Who is responsible for Barrie residents being housed?

The County of Simcoe is the designated service manager for the City of Barrie under the Housing Services Act, 2011.

This means the county is responsible for planning, funding and managing social housing programs and homelessness services, along with poverty reduction initiatives and shelter retention programs.

The city can encourage and facilitate the provisions of affordable housing through initiatives, programs and policies; however, the city does not provide or manage housing.

But there are other ways the city has helped, starting with ways to increase Barrie’s stock of housing. 

Four residences on one city property was deemed a fit by council in late March, changing the city’s zoning bylaw to four, from three, residential units allowed on one lot.

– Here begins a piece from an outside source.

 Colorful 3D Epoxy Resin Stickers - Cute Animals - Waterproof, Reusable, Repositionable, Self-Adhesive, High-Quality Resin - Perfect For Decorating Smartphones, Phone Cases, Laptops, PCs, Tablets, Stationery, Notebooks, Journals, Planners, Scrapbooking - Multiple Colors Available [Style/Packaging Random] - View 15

Earlier that same month, Barrie received $25.7 million in federal funding to fast-track more than 680 housing units during the next three years and help spur construction of 4,100 homes in the next decade.

This money came from the federal housing accelerator fund, which is a three-year, $1.2-billion program designed to encourage municipalities to address the housing supply crisis. Barrie’s plan commits to nine local programs, including permitting four units as-of-right city-wide.

Other initiatives covered by the federal funding include helping stalled developments that already have planning approvals get building permits, by offering incentives and expanding the city’s affordable housing community improvement plan to include forgivable loans for secondary suites.

This spring, council rezoned three city-owned properties for residential development. The properties — 29 and 35 Sperling Dr., 50 Worsley St. and 48 Dean Ave. — have gone on the market to be sold to developers, which could potentially turn them into an estimated 1,375 new units.

Bill 23, the province’s More Homes Built Faster Act of 2022, calls for 1.5 million new homes built in Ontario by 2031.

Council endorsed a pledge in early 2023 with a target of 23,000 new homes built by 2031, in addition to what was already planned.

The residences that would be built from the rezoning and sale of the Sperling Drive, Worsley Street and Dean Avenue homes could help the city make that target, as could permitting four residences per property.